Data listing START
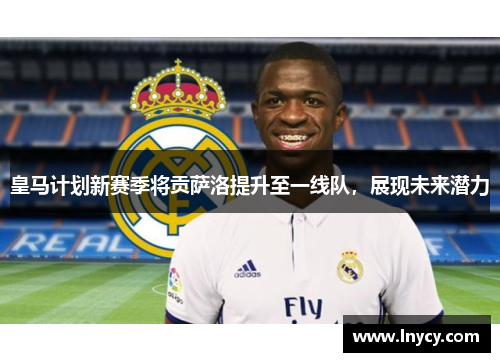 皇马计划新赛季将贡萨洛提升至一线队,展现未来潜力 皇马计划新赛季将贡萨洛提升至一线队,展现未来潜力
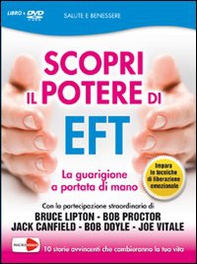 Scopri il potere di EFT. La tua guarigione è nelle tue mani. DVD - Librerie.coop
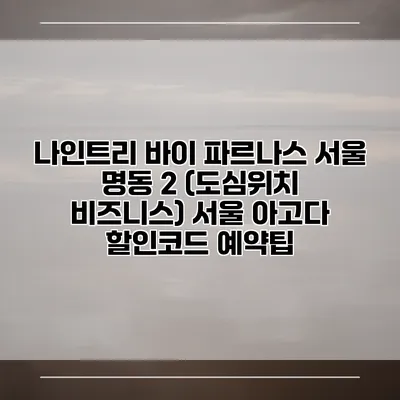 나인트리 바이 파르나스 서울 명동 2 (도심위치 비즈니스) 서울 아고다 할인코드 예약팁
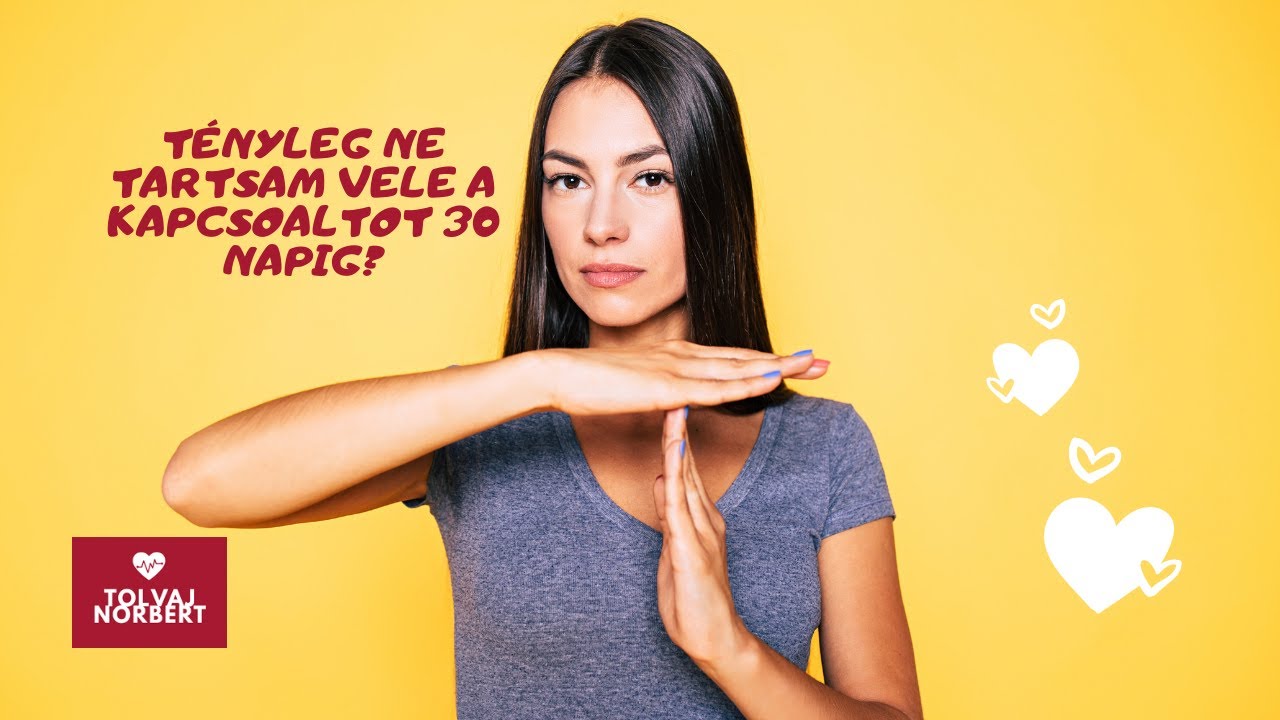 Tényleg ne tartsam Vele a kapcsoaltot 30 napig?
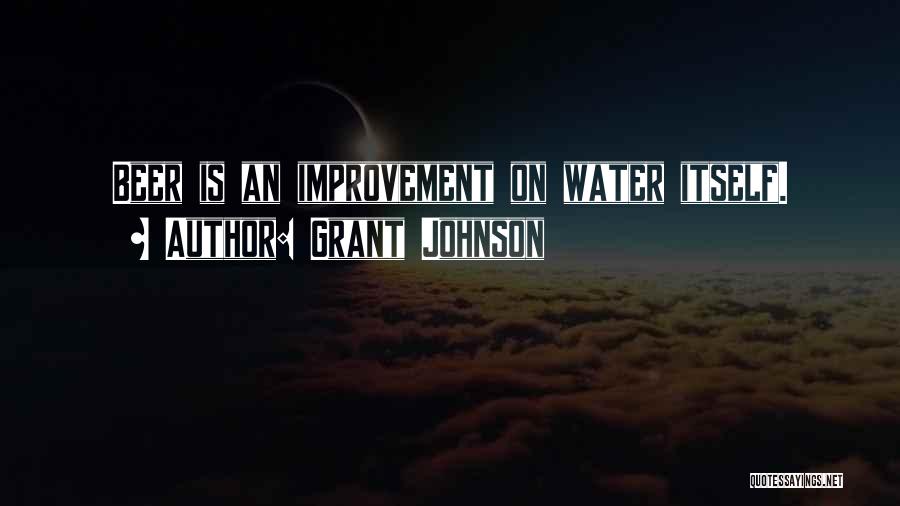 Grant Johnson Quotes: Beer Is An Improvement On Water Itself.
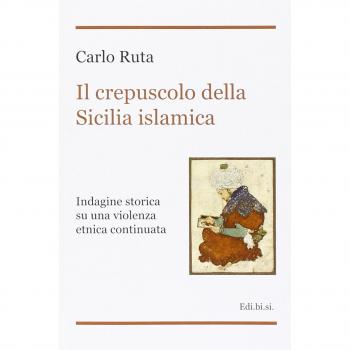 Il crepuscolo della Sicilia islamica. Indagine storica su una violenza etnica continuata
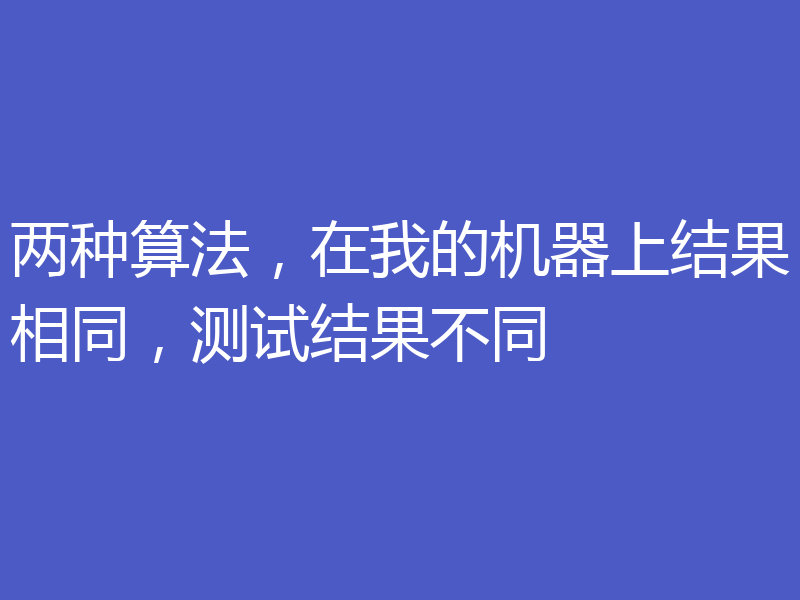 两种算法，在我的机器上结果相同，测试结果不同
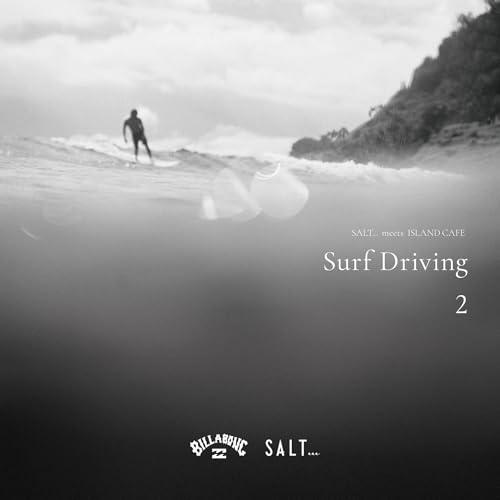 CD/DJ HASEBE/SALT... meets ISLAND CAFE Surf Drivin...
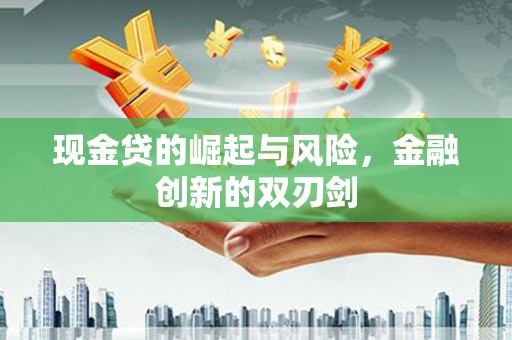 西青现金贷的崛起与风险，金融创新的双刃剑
Data listing END
Give each of the entries above as a JSON list of strings, one string per line with blank lines omitted. Leave the pictures out of the answer.

[
  " 皇马计划新赛季将贡萨洛提升至一线队,展现未来潜力 皇马计划新赛季将贡萨洛提升至一线队,展现未来潜力",
  " Scopri il potere di EFT. La tua guarigione è nelle tue mani. DVD - Librerie.coop",
  " 나인트리 바이 파르나스 서울 명동 2 (도심위치 비즈니스) 서울 아고다 할인코드 예약팁",
  " Tényleg ne tartsam Vele a kapcsoaltot 30 napig?",
  " Grant Johnson Quotes: Beer Is An Improvement On Water Itself.",
  " Il crepuscolo della Sicilia islamica. Indagine storica su una violenza etnica continuata",
  " 两种算法，在我的机器上结果相同，测试结果不同",
  " CD/DJ HASEBE/SALT... meets ISLAND CAFE Surf Drivin...",
  " 西青现金贷的崛起与风险，金融创新的双刃剑"
]